### Tugas
Teruskan tulisan tentang Pengucapan Syukur di Sulawesi Utara di bawah ini, mulai dari kalimat sesudah kalimat terakhirnya.

### Teks yang Diberikan
--

Pengucapan Syukur

2 Hal yang Selalu Ada Saat Pengucapan Syukur di Sulawesi Utara

Penulis: Chintya Rantung
Editor: Chintya Rantung
AA

Text Sizes

Medium

Large

Larger

Pengucapan Syukur

TRIBUNMANADO.CO.ID - Pengucapan syukur menjadi tradisi setiap tahun dirayakan warga di Sulawesi Utara.

Pada tanggal 9 Juli 2023 mendatang, Kabupaten Minahasa Selatan akan menggelar Pengucapan Syukur.

Berdasarkan keputusan dari pemerintah Kabupaten Minsel, perayaan pengucapan syukur diatur sesuai organisasi gereja masing-masing.

Dalam Pengucapan ada dua hal yang selalu ada.

Apa itu?

Pesta yang merupakan bentuk syukur kepada Tuhan atas hasil yang diperoleh.

Haruskah ada pesta? Pasti sebagian besar masyarakat Minahasa akan mejawab 'harus'.

Kenapa 'harus'?

Karena pesta itu merupakan simbol syukur kepada Tuhan atas hasil panen kebun, pertanian dan berkat lainnya yang diperoleh selama ini.

Hanya memang ada sedikit pergeseran makna.

Sebab yang utama sebenarnya dalam pengucapan syukur adalah mempersembahkan hasil kebun terbaik di gereja.

Hal ini dipahami sebagai bentuk syukur orang Minahasa yang sebagian besar beragama nasrani kepada Tuhan yang diyakininya.

Setelah mempersembahkan hasil terbaik di gereja, syukur kepada Tuhan ini dilanjutnya dengan mengajak sesama 'berpesta'.

Maksudnya agar sesama (manusia) juga merasakan berkat yang diberikan Tuhan kepada masing-masing keluarga.

Maknanya kemudian agak bergeser.

Masyarakat saat ini lebih cenderung memaknai pengucapan syukur atau biasa disebut kebanyakan orang Minahasa dengan 'pengucapan'  ini dengan mendahulukan menyiapkan makanan istimewa yang berbeda dengan hari biasa dan mengundang saudara, kerabat dan kenalan lainnya untuk datang makan bersama.

--

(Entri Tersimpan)
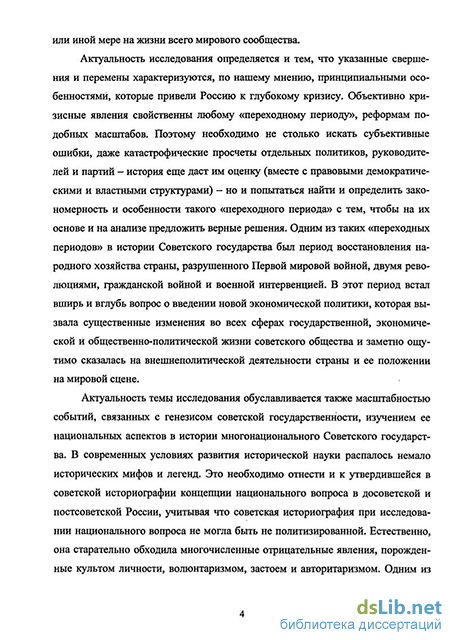 или иной мере на жизни всего мирового сообщества.

Актуальность исследования определяется и тем, что указанные свершения и перемены характеризуются, по нашему мнению, принципиальными особенностями, которые привели Россию к глубокому кризису. Объективно кризисные явления свойственны любому «переходному периоду», реформам подобных масштабов. Поэтому необходимо не столько искать субъективные ошибки, даже катастрофические просчеты отдельных политиков, руководителей и партий – история еще даст им оценку (вместе с правовыми демократическими и властными структурами) – но и попытаться найти и определить закономерность и особенности такого «переходного периода» с тем, чтобы на их основе и на анализе предложить верные решения. Одним из таких «переходных периодов» в истории Советского государства был период восстановления народного хозяйства страны, разрушенного Первой мировой войной, двумя революциями, гражданской войной и военной интервенцией. В этот период встал вширь и вглубь вопрос о введении новой экономической политики, которая вызвала существенные изменения во всех сферах государственной, экономической и общественно-политической жизни советского общества и заметно ощутимо сказалась на внешнеполитической деятельности страны и ее положении на мировой сцене.

Актуальность темы исследования обуславливается также масштабностью событий, связанных с генезисом советской государственности, изучением ее национальных аспектов в истории многонационального Советского государства. В современных условиях развития исторической науки распалось немало исторических мифов и легенд. Это необходимо отнести и к утвердившейся в советской историографии концепции национального вопроса в досоветской и постсоветской России, учитывая что советская историография при исследовании национального вопроса не могла быть не политизированной. Естественно, она старательно обходила многочисленные отрицательные явления, порожденные культом личности, волюнтаризмом, застоем и авторитаризмом. Одним из

4

dsLib.net
библиотека диссертаций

--

### Jawaban Anda
Padahal yang seharusnya mengucap syukur terlebih dahulu dengan membawa hasil yang diberikan bumi kepada Tuhan yang direfleksikan dengan membawa hasil panen ke gereja, kemudian dilanjutkan dengan 'pengucapan' di rumah setiap keluarga.

Hanya memang harus diakui pengucapan model saat ini sudah membudaya sehingga sulit dihilangkan.

Terbukti, meski tokoh agama dan tokoh masyarakat selalu mengimbau agar pengucapan dilakukan secara sederhana.

Namun yang terjadi masyarakat tetap membuat pengucapan dengan berpesta pora.

Karena itu ada kalangan yang berpikir pengucapan ini diatur lebih baik lagi oleh gereja dan pemerintah sehingga kebiasaan pengucapan menjadi situs pariwisata di tanah Minahasa.

Satu di antara alasan mendasar, biasanya setiap pengucapan anggota keluarga yang berada di luar daerah, bahkan luar negeri sering menjadwalkan kedatangannya bersamaan dengan pengucapan di tempat kelahirannya.

Dampak negatif pengucapan syukur

Biasanya anak-anak muda mempergunakan pengucapan syukur ini dengan berpesta minum-minuman keras.

Kondisi ini akhirnya memicu terjadi tindak kriminal, lakalantas (akibat kebut-kebutan di jalan raya) dan tindakan negatif lainnya.

Hal lainnya yang biasa terjadi saat pengucapan adalah macet.

Kemacetan selalu terjadi setiap pengucapan digelar.

Apalagi jika pengucapan digelar di Kabupaten Minahasa Selatan (Minsel) yang dikenal merupakan pengucapan paling besar dan meriah di tanah Minahasa.

Intinya pengucapan di culture Minahasa dipahami sebagai bagian dari ucapan syukurnya kepada sang pencipta (Tuhan) dan berkembang menjadi satu budaya positif yakni bagian dari sarana mempererat kekeluargaan dan kebersamaan antar sesama.

Nah, dalam perkembangannya budaya positif ini diharapkan dikelola lebih baik lagi dengan campur tangan pemerintah dan swasta, sehingga 'pengucapan' bisa menjadi sarana yang mendorong meningkatnya pariwisata di tanah Minahasa.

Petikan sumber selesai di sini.